Aled Baker, a junior, said he loses his constitutional right to protect himself and others when he steps on campus.

"It's null and void when you go on campus," the mechanical engineering student said.

Baker, a sportsman and hunter, has a license to carry a concealed handgun and hopes the protest will get people talking about the issue.

Many universities, like George Washington University, prohibit carrying concealed handguns on campuses.

"We do not allow weapons on campus for the safety and security of our student body and faculty," said Tracy Schario, spokeswoman for George Washington University in Washington, D.C.

Justin Turner, a senior in criminology and history at Florida State University, also wants the ability to carry a concealed handgun on campus.

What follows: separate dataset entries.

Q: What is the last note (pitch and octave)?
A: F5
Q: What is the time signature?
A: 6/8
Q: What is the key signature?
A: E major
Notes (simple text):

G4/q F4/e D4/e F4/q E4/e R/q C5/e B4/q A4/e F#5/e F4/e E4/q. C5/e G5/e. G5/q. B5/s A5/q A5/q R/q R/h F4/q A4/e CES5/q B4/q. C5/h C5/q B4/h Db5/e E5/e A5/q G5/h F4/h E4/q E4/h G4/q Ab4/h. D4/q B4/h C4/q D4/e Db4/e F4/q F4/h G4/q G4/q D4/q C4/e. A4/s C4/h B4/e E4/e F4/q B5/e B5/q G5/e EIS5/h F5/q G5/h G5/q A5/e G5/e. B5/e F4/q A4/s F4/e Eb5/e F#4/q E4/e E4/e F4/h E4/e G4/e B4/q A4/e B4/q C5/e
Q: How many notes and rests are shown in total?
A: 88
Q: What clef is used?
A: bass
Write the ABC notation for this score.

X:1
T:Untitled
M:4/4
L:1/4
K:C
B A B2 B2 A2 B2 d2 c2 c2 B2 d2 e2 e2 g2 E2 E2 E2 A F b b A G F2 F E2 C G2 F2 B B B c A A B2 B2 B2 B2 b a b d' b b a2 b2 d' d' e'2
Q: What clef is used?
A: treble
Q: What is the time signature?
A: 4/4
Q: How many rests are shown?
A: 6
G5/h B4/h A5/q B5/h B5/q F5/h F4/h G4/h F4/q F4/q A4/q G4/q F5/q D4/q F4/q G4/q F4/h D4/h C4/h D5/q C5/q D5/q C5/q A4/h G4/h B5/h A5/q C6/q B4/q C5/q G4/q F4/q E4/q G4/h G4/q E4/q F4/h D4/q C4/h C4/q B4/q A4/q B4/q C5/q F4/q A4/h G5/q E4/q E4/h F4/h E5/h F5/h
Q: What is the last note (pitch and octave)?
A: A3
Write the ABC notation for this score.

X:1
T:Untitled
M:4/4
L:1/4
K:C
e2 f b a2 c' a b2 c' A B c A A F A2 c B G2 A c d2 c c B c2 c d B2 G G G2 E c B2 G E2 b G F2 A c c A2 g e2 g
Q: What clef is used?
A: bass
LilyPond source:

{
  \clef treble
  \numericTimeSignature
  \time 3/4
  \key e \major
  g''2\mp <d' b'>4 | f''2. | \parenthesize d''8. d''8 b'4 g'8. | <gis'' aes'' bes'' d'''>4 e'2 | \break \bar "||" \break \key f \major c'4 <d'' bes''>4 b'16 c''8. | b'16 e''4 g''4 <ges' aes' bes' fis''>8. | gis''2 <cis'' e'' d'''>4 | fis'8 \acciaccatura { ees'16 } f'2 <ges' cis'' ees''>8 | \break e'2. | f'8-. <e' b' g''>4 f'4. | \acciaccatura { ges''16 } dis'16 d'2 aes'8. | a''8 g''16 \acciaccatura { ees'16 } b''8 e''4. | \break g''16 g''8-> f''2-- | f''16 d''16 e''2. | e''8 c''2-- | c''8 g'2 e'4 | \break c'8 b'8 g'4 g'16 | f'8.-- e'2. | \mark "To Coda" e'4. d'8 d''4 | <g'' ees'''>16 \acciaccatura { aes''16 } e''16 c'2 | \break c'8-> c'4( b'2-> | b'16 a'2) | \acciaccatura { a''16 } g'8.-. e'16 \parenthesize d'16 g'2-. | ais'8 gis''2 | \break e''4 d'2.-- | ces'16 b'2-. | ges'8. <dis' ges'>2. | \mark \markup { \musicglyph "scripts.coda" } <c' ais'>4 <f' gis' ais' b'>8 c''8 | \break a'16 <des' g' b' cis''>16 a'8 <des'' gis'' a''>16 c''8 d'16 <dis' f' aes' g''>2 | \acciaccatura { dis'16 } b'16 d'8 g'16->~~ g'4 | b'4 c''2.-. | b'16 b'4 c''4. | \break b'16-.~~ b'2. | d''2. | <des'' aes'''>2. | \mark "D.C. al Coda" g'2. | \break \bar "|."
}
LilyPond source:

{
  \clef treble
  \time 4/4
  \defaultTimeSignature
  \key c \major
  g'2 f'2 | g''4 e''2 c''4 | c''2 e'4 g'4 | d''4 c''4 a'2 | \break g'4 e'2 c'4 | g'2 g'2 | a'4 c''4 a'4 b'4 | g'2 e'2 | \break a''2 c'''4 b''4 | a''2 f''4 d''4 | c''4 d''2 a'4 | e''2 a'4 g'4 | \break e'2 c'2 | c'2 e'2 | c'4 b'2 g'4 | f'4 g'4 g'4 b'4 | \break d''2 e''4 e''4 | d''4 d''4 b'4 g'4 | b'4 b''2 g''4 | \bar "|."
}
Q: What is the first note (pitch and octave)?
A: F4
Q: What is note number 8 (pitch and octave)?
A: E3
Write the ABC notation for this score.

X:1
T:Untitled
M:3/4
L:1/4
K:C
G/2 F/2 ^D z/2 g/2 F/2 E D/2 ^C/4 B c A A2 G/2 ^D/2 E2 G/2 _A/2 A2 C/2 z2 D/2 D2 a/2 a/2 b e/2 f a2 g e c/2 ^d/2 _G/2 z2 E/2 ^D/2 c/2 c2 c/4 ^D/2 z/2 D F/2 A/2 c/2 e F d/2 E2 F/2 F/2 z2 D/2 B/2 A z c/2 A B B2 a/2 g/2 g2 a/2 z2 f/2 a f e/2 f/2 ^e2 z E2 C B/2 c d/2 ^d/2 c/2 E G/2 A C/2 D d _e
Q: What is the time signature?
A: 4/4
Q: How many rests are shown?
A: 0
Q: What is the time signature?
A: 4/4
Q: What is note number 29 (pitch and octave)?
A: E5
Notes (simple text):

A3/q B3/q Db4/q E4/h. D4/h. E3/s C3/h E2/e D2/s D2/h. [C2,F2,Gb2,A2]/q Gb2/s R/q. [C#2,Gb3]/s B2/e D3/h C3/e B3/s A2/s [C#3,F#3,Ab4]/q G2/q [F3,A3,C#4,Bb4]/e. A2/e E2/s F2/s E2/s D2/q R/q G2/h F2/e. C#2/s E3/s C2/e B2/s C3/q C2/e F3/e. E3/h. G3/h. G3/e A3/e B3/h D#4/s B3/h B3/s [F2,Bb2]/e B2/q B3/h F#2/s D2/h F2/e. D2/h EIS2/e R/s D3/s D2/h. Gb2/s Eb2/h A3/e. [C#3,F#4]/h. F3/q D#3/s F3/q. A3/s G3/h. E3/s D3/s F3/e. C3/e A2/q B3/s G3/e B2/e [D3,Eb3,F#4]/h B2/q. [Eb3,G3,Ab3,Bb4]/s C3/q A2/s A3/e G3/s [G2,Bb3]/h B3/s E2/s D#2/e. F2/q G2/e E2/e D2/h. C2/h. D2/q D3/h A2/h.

"I'm hoping that people actually realize that this is something that college students are serious about moving forward and realize that it's not about taking the law into your own hands; it's about taking personal responsibility for yourself," said Turner, chairman of the Florida State chapter of Students for the Second Amendment.

Congress is considering legislation that would tighten background checks and give states funding to submit information to a national database that would prevent guns from being sold to dangerous buyers. House lawmakers passed the legislation, but it remains in the Senate.

"It fixes the problem that the states are not submitting the necessary records of people who have been found by a court to be dangerously mentally ill," Hamm said.

Family members and survivors of the Virginia Tech shootings recently visited members of Congress to urge lawmakers to pass the legislation they believe could help prevent future tragedies.